• **Task instructions**
1/ In the festival article, what year did the Színes Város project start using old building walls around Budapest as canvases?
2/ Name every judge listed in the festival article who chose the artists.
3/ Copy word for word the passage of the festival article starting with "As the city’s" and going on through "visually intriguing place.".

----- Excerpt

As the city’s biggest annual celebration of street art, Budapest’s Színes Város Festival provides diverse artists from around the world with the opportunity to enhance varied urban walls with amazing murals. This year, most of these oversized paintings are centered around the theme of classic Hungarian icons, while the rest present more fanciful visions by British, Hungarian, Portuguese, and Argentinian artists. We present an overview of 2015’s larger-than-life public artworks that are freshly making Budapest a more visually intriguing place.

Since 2009, the Színes Város project uses old, crumbling building walls around Budapest as gigantic canvases with the help of Hungarian and international artists. As a result, you can bump into creative murals on almost every corner, like Swallows or City People. The first painting of this year’s Színes Város Festival was created in June, and it was followed by 12 others. The artists were chosen after an exclusive, invitation-only competition by the following judges: János Sugár (MKE university teacher), György László Pálfi (MOME honorary associate professor), Szabolcs Sidó (Budapest Vezérigazgatóság Zrt. managing director), and Tamás Dévényi (Chamber of Hungarian Architects president).

Thanks to the Ministry Of Agriculture, eight of the pictures were centered around the topic of hungaricums, in order to bring traditional Hungarian values closer to younger generations. So, from now on, don’t be surprised if you bump into pictures of red onion from Makó or spice pepper from Szeged at different points of the city, including unexpected sites – for example, on the pillars beneath the Buda off-ramp of Elizabeth Bridge, some of the most alluring things about Budapest were painted: the world-famous medicinal waters, promoting the thermal baths around the city.

Three of the paintings were commissioned by the Hungarian Tourism board, and were inspired by what foreigners think about Hungary. According to them, Budapest exceeds visitor expectations, and ranks high on world travelers’ “must-see” lists.

The creator of the festival’s closing project, Károly Mesterházy (aka BreakOne), graduated from Budapest’s Moholy-Nagy University of Art and Design with a graphic-design BA. His name may be familiar from the swallow-themed mural on Akácfa Street last year, and from now on, you can link another animal-themed painting to him too. This time, he painted a white stag on one of the walls of Régiposta Street, summoning a powerful figure of Hungarian mythology.

With the arrival of autumn, the painting of new outdoor murals was no longer feasible, so we will have to wait until next summer to see what new murals will decorate the city after the 2016 Színes Város Festival – but for now we are happy to see so much fresh local color citywide.

----------
----- Information shown

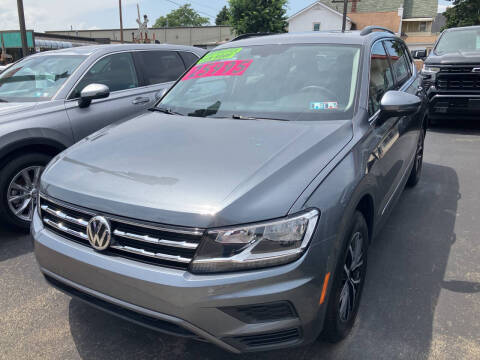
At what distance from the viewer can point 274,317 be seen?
1.74 m

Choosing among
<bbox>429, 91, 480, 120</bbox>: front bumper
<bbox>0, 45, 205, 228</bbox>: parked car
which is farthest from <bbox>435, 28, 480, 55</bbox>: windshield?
<bbox>0, 45, 205, 228</bbox>: parked car

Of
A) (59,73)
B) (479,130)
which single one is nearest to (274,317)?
(59,73)

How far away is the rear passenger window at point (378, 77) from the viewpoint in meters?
2.83

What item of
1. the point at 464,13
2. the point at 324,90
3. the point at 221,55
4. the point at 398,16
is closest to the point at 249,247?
the point at 324,90

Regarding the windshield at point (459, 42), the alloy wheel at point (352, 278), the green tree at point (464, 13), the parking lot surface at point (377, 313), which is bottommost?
the parking lot surface at point (377, 313)

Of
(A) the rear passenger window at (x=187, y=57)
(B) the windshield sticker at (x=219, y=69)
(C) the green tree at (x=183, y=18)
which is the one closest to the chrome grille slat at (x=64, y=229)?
(B) the windshield sticker at (x=219, y=69)

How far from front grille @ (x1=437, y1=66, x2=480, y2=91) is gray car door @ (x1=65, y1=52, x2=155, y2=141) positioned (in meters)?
5.89

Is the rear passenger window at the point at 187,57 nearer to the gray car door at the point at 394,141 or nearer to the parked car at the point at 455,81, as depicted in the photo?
the gray car door at the point at 394,141

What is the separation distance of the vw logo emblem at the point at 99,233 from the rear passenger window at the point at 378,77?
184cm

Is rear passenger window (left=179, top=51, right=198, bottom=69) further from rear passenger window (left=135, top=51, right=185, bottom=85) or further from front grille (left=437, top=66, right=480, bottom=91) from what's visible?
front grille (left=437, top=66, right=480, bottom=91)

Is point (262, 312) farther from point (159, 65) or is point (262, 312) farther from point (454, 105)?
point (454, 105)

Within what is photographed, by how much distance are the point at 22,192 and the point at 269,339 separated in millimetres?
2971

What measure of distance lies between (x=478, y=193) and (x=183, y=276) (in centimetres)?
429

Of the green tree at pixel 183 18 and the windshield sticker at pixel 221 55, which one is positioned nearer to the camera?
the windshield sticker at pixel 221 55
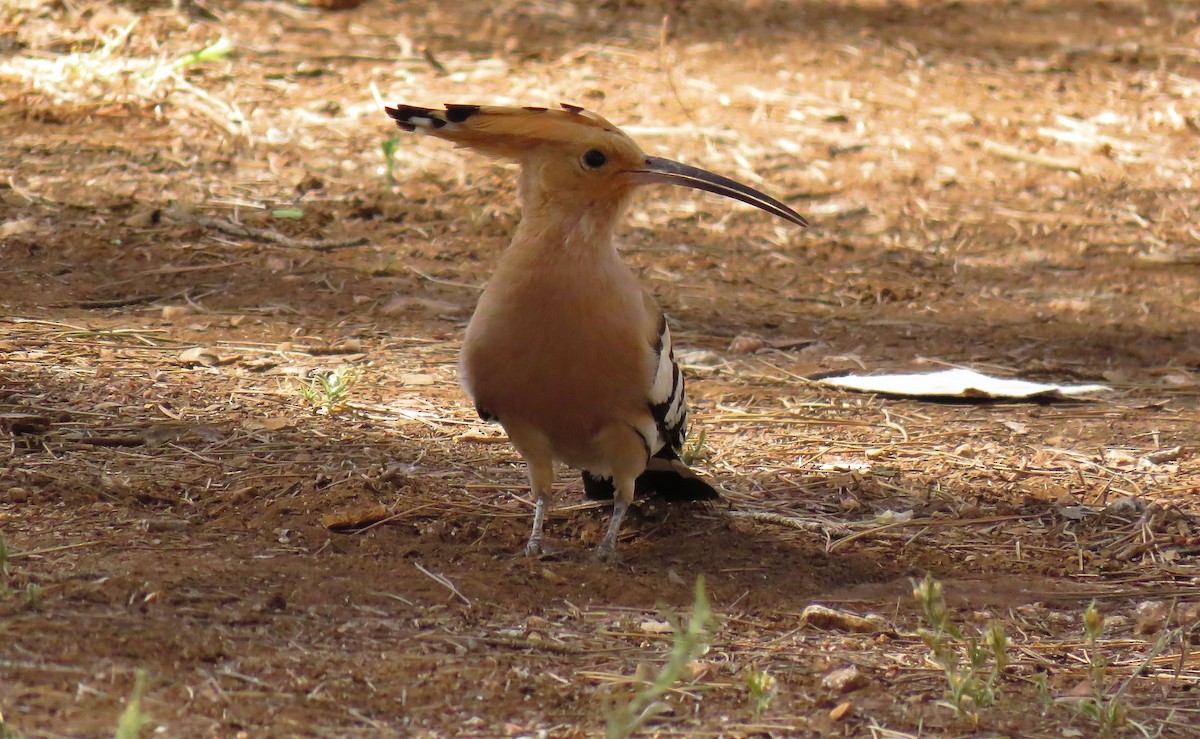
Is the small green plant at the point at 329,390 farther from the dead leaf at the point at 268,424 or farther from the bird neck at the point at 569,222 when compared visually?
the bird neck at the point at 569,222

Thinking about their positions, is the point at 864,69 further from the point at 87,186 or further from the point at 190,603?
the point at 190,603

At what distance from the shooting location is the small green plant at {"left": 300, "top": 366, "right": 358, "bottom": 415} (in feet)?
13.7

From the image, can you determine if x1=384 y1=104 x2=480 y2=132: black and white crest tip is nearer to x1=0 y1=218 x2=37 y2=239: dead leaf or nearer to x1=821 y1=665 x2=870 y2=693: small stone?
x1=821 y1=665 x2=870 y2=693: small stone

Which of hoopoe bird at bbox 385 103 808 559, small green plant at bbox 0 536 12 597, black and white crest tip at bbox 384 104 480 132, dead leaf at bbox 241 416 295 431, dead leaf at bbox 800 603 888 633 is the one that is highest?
black and white crest tip at bbox 384 104 480 132

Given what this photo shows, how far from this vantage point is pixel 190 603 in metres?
2.77

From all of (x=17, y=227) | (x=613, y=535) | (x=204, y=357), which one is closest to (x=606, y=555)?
(x=613, y=535)

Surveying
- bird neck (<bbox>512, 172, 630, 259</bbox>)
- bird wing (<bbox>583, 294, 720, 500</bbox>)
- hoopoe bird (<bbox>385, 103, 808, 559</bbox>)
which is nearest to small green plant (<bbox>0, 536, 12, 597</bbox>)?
hoopoe bird (<bbox>385, 103, 808, 559</bbox>)

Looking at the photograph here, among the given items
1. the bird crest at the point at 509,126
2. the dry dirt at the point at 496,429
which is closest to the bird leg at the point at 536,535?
the dry dirt at the point at 496,429

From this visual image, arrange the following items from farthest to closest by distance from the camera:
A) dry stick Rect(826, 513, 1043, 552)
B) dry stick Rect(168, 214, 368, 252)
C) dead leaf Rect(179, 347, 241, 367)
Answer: dry stick Rect(168, 214, 368, 252) → dead leaf Rect(179, 347, 241, 367) → dry stick Rect(826, 513, 1043, 552)

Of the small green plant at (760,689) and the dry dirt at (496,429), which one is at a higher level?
the small green plant at (760,689)

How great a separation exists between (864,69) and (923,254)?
242 cm

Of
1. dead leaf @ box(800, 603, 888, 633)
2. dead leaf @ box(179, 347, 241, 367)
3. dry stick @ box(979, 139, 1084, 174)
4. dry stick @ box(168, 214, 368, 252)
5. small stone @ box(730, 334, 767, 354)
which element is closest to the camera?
dead leaf @ box(800, 603, 888, 633)

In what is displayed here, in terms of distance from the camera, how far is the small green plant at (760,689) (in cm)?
243

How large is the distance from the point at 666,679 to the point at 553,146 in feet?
5.54
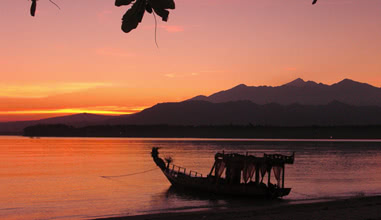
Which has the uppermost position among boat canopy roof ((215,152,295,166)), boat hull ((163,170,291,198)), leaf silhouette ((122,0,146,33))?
leaf silhouette ((122,0,146,33))

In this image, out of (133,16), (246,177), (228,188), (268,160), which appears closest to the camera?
(133,16)

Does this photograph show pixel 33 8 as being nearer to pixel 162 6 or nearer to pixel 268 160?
pixel 162 6

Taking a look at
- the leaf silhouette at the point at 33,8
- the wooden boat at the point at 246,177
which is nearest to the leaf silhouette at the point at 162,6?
the leaf silhouette at the point at 33,8

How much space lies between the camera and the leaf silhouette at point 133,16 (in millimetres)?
2887

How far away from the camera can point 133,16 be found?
2.93 meters

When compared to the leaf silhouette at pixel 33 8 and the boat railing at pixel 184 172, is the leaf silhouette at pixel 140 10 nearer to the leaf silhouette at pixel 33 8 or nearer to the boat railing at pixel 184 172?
the leaf silhouette at pixel 33 8

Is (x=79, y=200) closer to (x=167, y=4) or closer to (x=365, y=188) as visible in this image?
(x=365, y=188)

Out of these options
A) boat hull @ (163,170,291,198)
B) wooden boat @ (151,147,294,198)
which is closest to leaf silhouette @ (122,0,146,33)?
wooden boat @ (151,147,294,198)

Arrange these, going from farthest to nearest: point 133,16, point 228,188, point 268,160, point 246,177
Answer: point 228,188 → point 246,177 → point 268,160 → point 133,16

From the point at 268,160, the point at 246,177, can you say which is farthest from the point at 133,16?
the point at 246,177

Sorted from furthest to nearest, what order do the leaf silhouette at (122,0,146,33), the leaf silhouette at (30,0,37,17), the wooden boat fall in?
1. the wooden boat
2. the leaf silhouette at (30,0,37,17)
3. the leaf silhouette at (122,0,146,33)

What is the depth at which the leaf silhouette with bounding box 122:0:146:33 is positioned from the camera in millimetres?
2887

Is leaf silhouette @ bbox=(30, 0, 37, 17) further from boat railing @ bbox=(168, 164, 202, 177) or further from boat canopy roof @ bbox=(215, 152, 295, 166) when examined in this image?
boat railing @ bbox=(168, 164, 202, 177)

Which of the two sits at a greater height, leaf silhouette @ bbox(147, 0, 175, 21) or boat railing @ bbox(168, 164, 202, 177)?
leaf silhouette @ bbox(147, 0, 175, 21)
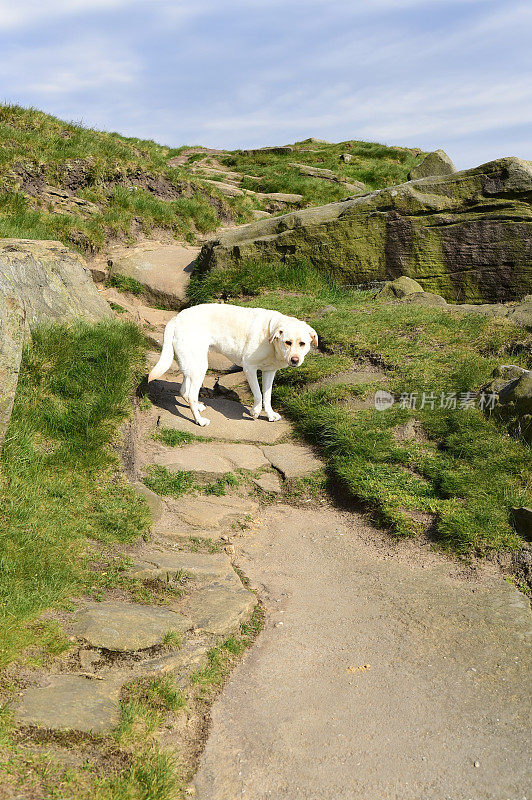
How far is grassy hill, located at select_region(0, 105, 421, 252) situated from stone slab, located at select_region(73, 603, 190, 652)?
705 centimetres

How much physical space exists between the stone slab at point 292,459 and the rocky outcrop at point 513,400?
1.87 meters

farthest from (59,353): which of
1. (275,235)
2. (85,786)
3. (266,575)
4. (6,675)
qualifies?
(275,235)

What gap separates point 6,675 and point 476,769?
2.33 m

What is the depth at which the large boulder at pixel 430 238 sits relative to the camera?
34.2 ft

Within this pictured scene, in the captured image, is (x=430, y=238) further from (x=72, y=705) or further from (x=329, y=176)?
(x=329, y=176)

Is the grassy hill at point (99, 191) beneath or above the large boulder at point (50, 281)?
above

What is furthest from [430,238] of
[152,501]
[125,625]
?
[125,625]

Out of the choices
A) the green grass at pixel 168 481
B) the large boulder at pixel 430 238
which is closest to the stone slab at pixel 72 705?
the green grass at pixel 168 481

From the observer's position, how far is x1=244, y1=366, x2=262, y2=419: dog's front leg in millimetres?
7387

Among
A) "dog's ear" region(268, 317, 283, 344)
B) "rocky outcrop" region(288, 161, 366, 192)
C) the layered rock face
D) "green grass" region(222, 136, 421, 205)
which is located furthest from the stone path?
"rocky outcrop" region(288, 161, 366, 192)

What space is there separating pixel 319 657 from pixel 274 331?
3805 millimetres

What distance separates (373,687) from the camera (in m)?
3.64

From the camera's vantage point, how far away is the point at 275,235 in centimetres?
1162

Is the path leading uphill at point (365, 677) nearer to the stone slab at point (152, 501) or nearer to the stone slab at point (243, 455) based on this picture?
the stone slab at point (152, 501)
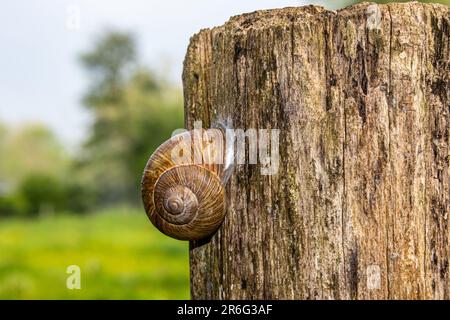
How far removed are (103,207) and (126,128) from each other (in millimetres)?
3935

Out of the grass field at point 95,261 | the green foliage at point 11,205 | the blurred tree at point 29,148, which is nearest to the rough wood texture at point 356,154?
the grass field at point 95,261

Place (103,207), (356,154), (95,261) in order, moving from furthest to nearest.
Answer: (103,207), (95,261), (356,154)

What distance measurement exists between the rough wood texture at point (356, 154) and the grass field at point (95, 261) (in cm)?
398

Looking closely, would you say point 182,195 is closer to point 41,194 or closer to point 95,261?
point 95,261

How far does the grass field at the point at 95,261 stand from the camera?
613 cm

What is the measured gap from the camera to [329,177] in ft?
5.78

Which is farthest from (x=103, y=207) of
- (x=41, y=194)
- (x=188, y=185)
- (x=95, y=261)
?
(x=188, y=185)

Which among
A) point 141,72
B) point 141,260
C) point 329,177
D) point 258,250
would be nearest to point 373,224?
point 329,177

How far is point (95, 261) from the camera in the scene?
26.5 ft

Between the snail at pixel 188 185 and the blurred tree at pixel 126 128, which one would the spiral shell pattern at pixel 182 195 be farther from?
the blurred tree at pixel 126 128

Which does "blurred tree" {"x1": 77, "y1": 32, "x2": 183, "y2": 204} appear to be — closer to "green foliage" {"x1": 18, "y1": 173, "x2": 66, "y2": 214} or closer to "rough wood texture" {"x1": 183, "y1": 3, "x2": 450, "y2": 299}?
"green foliage" {"x1": 18, "y1": 173, "x2": 66, "y2": 214}

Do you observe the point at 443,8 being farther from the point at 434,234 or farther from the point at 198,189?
the point at 198,189

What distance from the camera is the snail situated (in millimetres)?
1878

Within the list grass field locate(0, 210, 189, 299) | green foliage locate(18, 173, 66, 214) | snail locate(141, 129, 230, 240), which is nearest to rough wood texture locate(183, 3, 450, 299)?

----------

• **Expected responses**
1/ 2009

2/ János Sugár, György László Pálfi, Szabolcs Sidó, Tamás Dévényi

3/
As the city’s biggest annual celebration of street art, Budapest’s Színes Város Festival provides diverse artists from around the world with the opportunity to enhance varied urban walls with amazing murals. This year, most of these oversized paintings are centered around the theme of classic Hungarian icons, while the rest present more fanciful visions by British, Hungarian, Portuguese, and Argentinian artists. We present an overview of 2015’s larger-than-life public artworks that are freshly making Budapest a more visually intriguing place.